Dance for Boston benefits marathon victims
May 13, 2013
May 13, 2013
The tragedy of the Boston Marathon bombings hit very close to home for dance instructor Angela Lanoue. She was a friend of Krystle Campbell, the 29-year-old woman who was killed in the attacks.
“Dancing has always been a way for me to heal,” said Lanoue, a lifelong dancer. “What better way to start healing our beautiful city than to dance?”
On Wednesday, May 15, Lanoue and fellow instructor Alexa Malzone will host “Dance for Boston,” a two-hour dance lesson on Boston Common, which is co-sponsored by Emerson College. The event starts at 6:00 pm.
“There aren’t enough words to say how grateful we are that Emerson College and [President] Lee Pelton are stepping up to support this amazing event,” Lanoue said.
The goal is to raise money for The One Fund to assist marathon victims. Donations are encouraged but not required.
“It’s a celebration of life and a celebration of our city,” Malzone said. “It’s amazing how music and dance can bring people together.”
The lesson will have about five instructors and is open to all ages and skill levels. The music includes Latin, Top 40, hip-hop and Zumba. There will also be corporate sponsors giving out free food and T-shirts.
"Emerson College is very pleased and excited to join with our neighbor, Sports Club/LA, to support the Dance for Boston," Pelton said. "It will be a great way to get into shape and provide much needed support for the survivors of the marathon bombings."
“Boston is a relatively small community.
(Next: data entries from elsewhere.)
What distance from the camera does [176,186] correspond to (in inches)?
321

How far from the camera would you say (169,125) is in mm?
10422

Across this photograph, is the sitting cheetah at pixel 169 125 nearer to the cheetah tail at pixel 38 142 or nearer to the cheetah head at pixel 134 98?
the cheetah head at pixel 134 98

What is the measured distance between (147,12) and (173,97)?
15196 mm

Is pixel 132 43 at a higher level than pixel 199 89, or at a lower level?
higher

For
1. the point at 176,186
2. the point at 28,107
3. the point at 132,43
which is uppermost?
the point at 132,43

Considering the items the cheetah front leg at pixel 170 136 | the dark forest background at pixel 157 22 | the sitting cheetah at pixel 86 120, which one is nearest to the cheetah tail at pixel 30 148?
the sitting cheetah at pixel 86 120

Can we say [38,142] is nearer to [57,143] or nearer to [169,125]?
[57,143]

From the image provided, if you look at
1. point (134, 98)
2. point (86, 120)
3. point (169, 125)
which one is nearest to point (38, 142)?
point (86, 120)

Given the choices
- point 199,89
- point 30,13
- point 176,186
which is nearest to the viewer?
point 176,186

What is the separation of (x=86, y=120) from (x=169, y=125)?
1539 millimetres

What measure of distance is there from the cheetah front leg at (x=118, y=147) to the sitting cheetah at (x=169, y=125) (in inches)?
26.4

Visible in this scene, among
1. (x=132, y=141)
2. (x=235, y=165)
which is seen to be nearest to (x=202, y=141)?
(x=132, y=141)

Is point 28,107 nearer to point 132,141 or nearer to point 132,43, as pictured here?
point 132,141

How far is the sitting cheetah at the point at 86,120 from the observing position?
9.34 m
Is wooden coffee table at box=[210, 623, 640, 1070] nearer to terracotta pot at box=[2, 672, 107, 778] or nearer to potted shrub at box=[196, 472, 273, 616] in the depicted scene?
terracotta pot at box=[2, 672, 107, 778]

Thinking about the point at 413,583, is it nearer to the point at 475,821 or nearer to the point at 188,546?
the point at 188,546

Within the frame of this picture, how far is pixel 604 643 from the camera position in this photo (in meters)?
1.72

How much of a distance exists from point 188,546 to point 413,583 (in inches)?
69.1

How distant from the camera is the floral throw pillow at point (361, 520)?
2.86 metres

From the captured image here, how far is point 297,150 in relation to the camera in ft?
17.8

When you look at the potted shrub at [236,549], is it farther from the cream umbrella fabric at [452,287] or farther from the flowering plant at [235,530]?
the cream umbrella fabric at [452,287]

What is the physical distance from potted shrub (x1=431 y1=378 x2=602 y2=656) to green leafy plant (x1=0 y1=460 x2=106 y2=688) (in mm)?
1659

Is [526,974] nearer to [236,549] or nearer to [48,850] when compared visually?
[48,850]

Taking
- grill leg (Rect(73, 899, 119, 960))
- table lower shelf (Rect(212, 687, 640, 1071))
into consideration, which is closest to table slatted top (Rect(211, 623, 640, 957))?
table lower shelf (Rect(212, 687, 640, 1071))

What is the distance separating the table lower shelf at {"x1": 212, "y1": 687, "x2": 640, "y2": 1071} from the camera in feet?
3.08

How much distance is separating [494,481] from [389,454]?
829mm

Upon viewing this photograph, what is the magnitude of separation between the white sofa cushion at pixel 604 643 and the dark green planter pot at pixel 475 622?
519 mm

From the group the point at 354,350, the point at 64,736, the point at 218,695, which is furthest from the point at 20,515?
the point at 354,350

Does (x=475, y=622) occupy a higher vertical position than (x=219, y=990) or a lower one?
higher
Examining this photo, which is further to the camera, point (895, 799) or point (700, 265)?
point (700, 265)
Everyone we know has been affected by this in some way,” Malzone said. “It’s nice to be in a position to do something.”
Malzone, who teaches classes at Sports Club/LA, said she has hosted similar outdoor dance lessons that have attracted 300 people in the past.
“We’re hoping to get 500 people,” she said.
Lanoue said she and her husband, Chris, became fast friends in 2009 with Campbell and the staff at the Summer Shack restaurant in Boston, where they dined regularly.
“I met this beautiful girl with blue eyes, a smile and energy like you could not even imagine,” she said. “My husband and I instantly became friends with her.”
The Lanoues and their friends were on edge for hours after the bombings amid confusion over Campbell’s condition.
“Everyone came over to our home as we got more information on this senseless tragedy,” Lanoue said. “We went to bed thinking Krystle was alive.”
Lanoue remembers the last time she spoke to Krystle less than a week before her death.
“We were at Abe and Louie’s [restaurant],” she said. “She gave me a hug good-bye and said, ‘I can’t wait to party on your roof deck this summer,’ and, ‘I’m going to take your Zumba class.’”
Dance for Boston was born when “Alexa and I put our heads together and said, if we do this, she’s going to be up in heaven dancing her ass off,’” Lanoue said.